What to work on. Give the material below again, switching every "pink flowering tree" to "blossoming tree" and leaving all else unchanged.

Entries shown.
►

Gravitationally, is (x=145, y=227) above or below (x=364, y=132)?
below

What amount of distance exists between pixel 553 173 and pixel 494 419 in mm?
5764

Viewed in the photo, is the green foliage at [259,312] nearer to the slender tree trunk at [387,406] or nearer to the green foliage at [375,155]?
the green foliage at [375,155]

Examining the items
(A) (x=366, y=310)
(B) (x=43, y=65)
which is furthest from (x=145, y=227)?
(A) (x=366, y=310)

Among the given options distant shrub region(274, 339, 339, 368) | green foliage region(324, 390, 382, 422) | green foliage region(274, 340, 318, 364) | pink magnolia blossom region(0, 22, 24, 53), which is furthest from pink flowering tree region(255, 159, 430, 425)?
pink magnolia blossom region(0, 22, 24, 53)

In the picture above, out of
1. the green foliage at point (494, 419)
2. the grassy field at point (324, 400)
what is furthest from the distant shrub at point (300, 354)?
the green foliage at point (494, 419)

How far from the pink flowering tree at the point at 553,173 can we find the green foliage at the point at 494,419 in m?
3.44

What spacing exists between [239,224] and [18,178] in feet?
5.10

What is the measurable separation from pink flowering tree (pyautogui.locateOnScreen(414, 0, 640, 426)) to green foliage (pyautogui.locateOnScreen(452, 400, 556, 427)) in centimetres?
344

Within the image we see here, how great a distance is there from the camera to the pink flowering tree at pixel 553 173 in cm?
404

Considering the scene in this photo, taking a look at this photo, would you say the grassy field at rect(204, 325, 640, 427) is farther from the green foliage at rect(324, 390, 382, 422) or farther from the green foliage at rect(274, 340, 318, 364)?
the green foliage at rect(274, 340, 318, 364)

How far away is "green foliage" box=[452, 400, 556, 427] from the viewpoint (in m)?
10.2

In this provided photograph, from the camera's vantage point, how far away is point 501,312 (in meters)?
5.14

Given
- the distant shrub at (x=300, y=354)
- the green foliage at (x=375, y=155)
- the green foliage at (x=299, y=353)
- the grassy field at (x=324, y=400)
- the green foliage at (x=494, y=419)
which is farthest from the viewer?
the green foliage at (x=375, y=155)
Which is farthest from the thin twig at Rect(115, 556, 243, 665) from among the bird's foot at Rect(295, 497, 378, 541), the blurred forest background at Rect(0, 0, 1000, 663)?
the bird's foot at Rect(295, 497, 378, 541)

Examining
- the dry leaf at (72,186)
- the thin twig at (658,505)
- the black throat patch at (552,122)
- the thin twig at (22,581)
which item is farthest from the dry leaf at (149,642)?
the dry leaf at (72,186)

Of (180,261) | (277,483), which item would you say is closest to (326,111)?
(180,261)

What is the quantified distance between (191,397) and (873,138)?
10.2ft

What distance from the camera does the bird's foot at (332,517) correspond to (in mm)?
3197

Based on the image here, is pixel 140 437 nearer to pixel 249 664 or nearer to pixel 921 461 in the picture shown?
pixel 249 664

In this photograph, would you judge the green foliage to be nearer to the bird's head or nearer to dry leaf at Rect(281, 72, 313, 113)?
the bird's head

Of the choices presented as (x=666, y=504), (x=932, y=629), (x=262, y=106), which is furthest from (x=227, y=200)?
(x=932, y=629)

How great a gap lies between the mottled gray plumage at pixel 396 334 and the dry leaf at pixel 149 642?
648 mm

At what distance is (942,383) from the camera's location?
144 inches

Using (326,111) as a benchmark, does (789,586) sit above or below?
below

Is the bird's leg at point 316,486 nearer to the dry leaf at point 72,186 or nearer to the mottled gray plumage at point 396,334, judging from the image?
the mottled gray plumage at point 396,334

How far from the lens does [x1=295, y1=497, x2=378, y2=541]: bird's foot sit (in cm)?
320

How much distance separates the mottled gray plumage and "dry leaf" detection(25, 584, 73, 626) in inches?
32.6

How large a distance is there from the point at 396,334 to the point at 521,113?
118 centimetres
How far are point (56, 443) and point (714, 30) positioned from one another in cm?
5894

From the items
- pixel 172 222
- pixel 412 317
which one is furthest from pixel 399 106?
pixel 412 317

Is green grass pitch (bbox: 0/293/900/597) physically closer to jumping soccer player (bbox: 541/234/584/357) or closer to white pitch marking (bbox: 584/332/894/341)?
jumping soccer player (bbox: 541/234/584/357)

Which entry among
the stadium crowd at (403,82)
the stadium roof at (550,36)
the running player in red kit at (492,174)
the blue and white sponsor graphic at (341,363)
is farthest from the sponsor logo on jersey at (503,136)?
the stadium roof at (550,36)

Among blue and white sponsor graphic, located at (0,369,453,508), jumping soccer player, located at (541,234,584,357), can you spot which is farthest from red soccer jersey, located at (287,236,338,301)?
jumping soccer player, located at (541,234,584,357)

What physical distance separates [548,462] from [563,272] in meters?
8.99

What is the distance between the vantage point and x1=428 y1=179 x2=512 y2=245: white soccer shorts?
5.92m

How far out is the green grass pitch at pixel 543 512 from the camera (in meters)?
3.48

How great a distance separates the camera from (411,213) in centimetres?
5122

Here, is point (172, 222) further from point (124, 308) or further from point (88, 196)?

◄

Final result.
Gravitationally, is (x=145, y=227) above or below (x=364, y=132)?
below

What amount of distance exists between pixel 553 173 and pixel 494 419 in mm?
5764

Viewed in the photo, is the green foliage at [259,312] nearer to the slender tree trunk at [387,406] or nearer to the green foliage at [375,155]?
the green foliage at [375,155]

Examining the items
(A) (x=366, y=310)
(B) (x=43, y=65)
which is furthest from (x=145, y=227)?
(A) (x=366, y=310)

Among the given options distant shrub region(274, 339, 339, 368) | green foliage region(324, 390, 382, 422) | green foliage region(274, 340, 318, 364) | pink magnolia blossom region(0, 22, 24, 53), which is furthest from blossoming tree region(255, 159, 430, 425)?
pink magnolia blossom region(0, 22, 24, 53)

In the picture above, out of
1. the green foliage at point (494, 419)
2. the grassy field at point (324, 400)
what is furthest from the distant shrub at point (300, 354)?
the green foliage at point (494, 419)

How far from the blossoming tree at the point at 553,173 can we find the green foliage at the point at 494,419 in m?
3.44

What spacing exists between [239,224] and [18,178] in feet?
5.10

What is the measurable separation from blossoming tree (pyautogui.locateOnScreen(414, 0, 640, 426)) to green foliage (pyautogui.locateOnScreen(452, 400, 556, 427)) in centimetres?
344

Within the image we see here, how great a distance is there from the camera to the blossoming tree at pixel 553 173 in cm?
404

Considering the scene in this photo, taking a look at this photo, would you say the grassy field at rect(204, 325, 640, 427) is farther from the green foliage at rect(324, 390, 382, 422) or farther from the green foliage at rect(274, 340, 318, 364)?
the green foliage at rect(274, 340, 318, 364)

How far away is "green foliage" box=[452, 400, 556, 427] from the viewpoint (in m)?
10.2

In this provided photograph, from the camera's vantage point, how far away is point 501,312 (in meters)?
5.14

Given
- the distant shrub at (x=300, y=354)
- the green foliage at (x=375, y=155)
- the green foliage at (x=299, y=353)
- the grassy field at (x=324, y=400)
- the green foliage at (x=494, y=419)
which is farthest from the viewer?
the green foliage at (x=375, y=155)
Which is farthest from the thin twig at Rect(115, 556, 243, 665) from among the bird's foot at Rect(295, 497, 378, 541), the blurred forest background at Rect(0, 0, 1000, 663)?
the bird's foot at Rect(295, 497, 378, 541)

Examining
- the dry leaf at (72,186)
- the thin twig at (658,505)
- the black throat patch at (552,122)
- the thin twig at (22,581)
which item is farthest from the dry leaf at (149,642)?
the dry leaf at (72,186)

Of (180,261) | (277,483), which item would you say is closest to (326,111)?
(180,261)

What is the quantified distance between (191,397) and (873,138)?
10.2ft

What distance from the camera does the bird's foot at (332,517) correspond to (in mm)?
3197

Based on the image here, is pixel 140 437 nearer to pixel 249 664 or nearer to pixel 921 461 in the picture shown?
pixel 249 664

In this photograph, would you judge the green foliage to be nearer to the bird's head or nearer to dry leaf at Rect(281, 72, 313, 113)?
the bird's head

Of the choices presented as (x=666, y=504), (x=932, y=629), (x=262, y=106), which is furthest from (x=227, y=200)?
(x=932, y=629)

How great a gap lies between the mottled gray plumage at pixel 396 334 and the dry leaf at pixel 149 642?
648 mm

At what distance is (942,383) from the camera's location?
144 inches

Using (326,111) as a benchmark, does (789,586) sit above or below?
below

Is the bird's leg at point 316,486 nearer to the dry leaf at point 72,186 or nearer to the mottled gray plumage at point 396,334, judging from the image?
the mottled gray plumage at point 396,334

How far from the lens does [x1=295, y1=497, x2=378, y2=541]: bird's foot sit (in cm)?
320

How much distance separates the mottled gray plumage and "dry leaf" detection(25, 584, 73, 626) in inches?
32.6

How large a distance is there from the point at 396,334 to the point at 521,113?
118 centimetres
How far are point (56, 443) and point (714, 30) positioned from one another in cm?
5894

From the items
- pixel 172 222
- pixel 412 317
which one is furthest from pixel 399 106?
pixel 412 317

Is green grass pitch (bbox: 0/293/900/597) physically closer to jumping soccer player (bbox: 541/234/584/357) or closer to white pitch marking (bbox: 584/332/894/341)?
jumping soccer player (bbox: 541/234/584/357)

Which entry among
the stadium crowd at (403,82)
the stadium roof at (550,36)
the running player in red kit at (492,174)
the blue and white sponsor graphic at (341,363)
is farthest from the sponsor logo on jersey at (503,136)?
the stadium roof at (550,36)

Among blue and white sponsor graphic, located at (0,369,453,508), jumping soccer player, located at (541,234,584,357), can you spot which is farthest from red soccer jersey, located at (287,236,338,301)?
jumping soccer player, located at (541,234,584,357)

What physical distance separates [548,462] from [563,272] in meters?
8.99

What is the distance between the vantage point and x1=428 y1=179 x2=512 y2=245: white soccer shorts?
5.92m

How far out is the green grass pitch at pixel 543 512 from the camera (in meters)?
3.48

How great a distance separates the camera from (411,213) in centimetres?
5122

Here, is point (172, 222) further from point (124, 308) or further from point (88, 196)?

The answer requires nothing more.